**Problem details**
Begin at the line with "transform: scale(1.09);" and write out every line after it, exactly, through the last line below, adding nothing.

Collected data
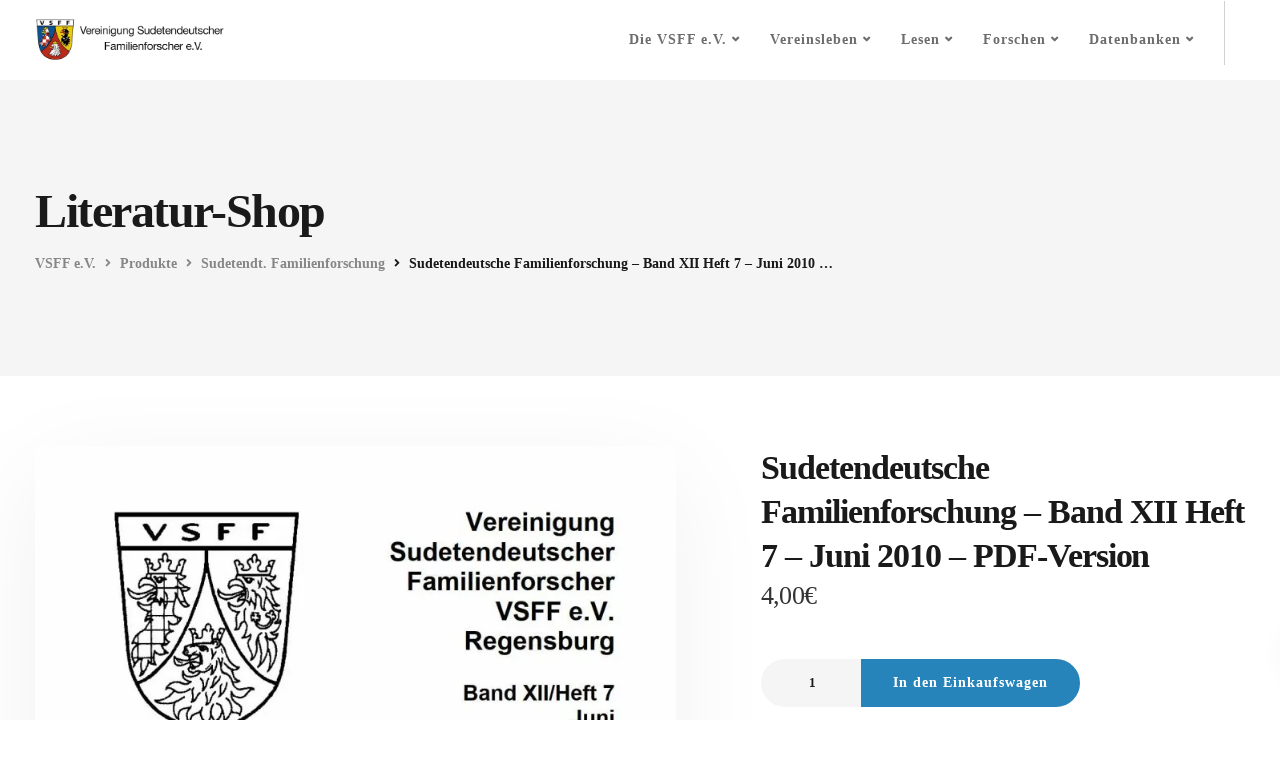

--- FILE ---
content_type: text/css
request_url: https://www.sudetendeutsche-familienforscher.de/wp-content/plugins/woocommerce-vsfev-custom-checkout/css/style.css?ver=6.9
body_size: 6920
content:
.infomodal{
display: none; /* Hidden by default */
  position: fixed; /* Stay in place */
  z-index: 9000; /* Sit on top */
  left: 0;
  top: 0;
  width: 100%; /* Full width */
  height: 100%; /* Full height */
  overflow: auto; /* Enable scroll if needed */
  background-color: rgb(0,0,0); /* Fallback color */
  background-color: rgba(0,0,0,0.4); /* Black w/ opacity */

}

/* Modal Content/Box */
.modal-content {
  background-color: #fefefe;
  margin: 15% auto; /* 15% from the top and centered */
  padding: 45px;
  border: 1px solid #888;
  width: 30%; /* Could be more or less, depending on screen size */
}

/* The Close Button */
.close {
  color: #aaa;
  float: right;
  font-size: 28px;
  font-weight: bold;
}

.close:hover,
.close:focus {
  color: black;
  text-decoration: none;
  cursor: pointer;
}

.modal-content .checkoutbtn {
	margin: 10px 0;
    padding: 15px 20px;
    background-color: var(--main);
    display: inline-block;
    color: white;
    border-radius: 25px;
    margin-right: 20px;
    transition: transform .5s;
}

.modal-content .checkoutbtn:hover {
	transform: scale(1.09);
}

/**BESTELLUNG ANFRAGEN FORMULAR**/
.customOrder .oder_summary table{
	border: none !important;
	font-size: 20px;
	width: 100%;

}

#menu-item-user {
	    border-left: solid 1px #d0d0d0;
    margin-left: 15px;
    padding-left: 10px;

}

#menu-item-user-mobile{
	border-top: solid 1px #d0d0d0;
	padding-top: 10px;
	margin-top: 15px;
}

#menu-item-ekw , #menu-item-user {
	display: block;
}

#menu-item-ekw-mobile, #menu-item-user-mobile {
	display: none;
}

@media (max-width: 959px){
	
	
	#menu-item-ekw , #menu-item-user {
	display: none;
}
	
	
	#menu-item-ekw-mobile, #menu-item-user-mobile {
	display: block;
}

	
	
}


@keyframes fade {
	from {opacity: 0;}
	to{opacity: 1;};
}


.logtooltip {
  position: relative;
  display: inline-block;
}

**Expected answer**
	transform: scale(1.09);
}

/**BESTELLUNG ANFRAGEN FORMULAR**/
.customOrder .oder_summary table{
	border: none !important;
	font-size: 20px;
	width: 100%;

}

#menu-item-user {
	    border-left: solid 1px #d0d0d0;
    margin-left: 15px;
    padding-left: 10px;

}

#menu-item-user-mobile{
	border-top: solid 1px #d0d0d0;
	padding-top: 10px;
	margin-top: 15px;
}

#menu-item-ekw , #menu-item-user {
	display: block;
}

#menu-item-ekw-mobile, #menu-item-user-mobile {
	display: none;
}

@media (max-width: 959px){
	
	
	#menu-item-ekw , #menu-item-user {
	display: none;
}
	
	
	#menu-item-ekw-mobile, #menu-item-user-mobile {
	display: block;
}

	
	
}


@keyframes fade {
	from {opacity: 0;}
	to{opacity: 1;};
}


.logtooltip {
  position: relative;
  display: inline-block;
}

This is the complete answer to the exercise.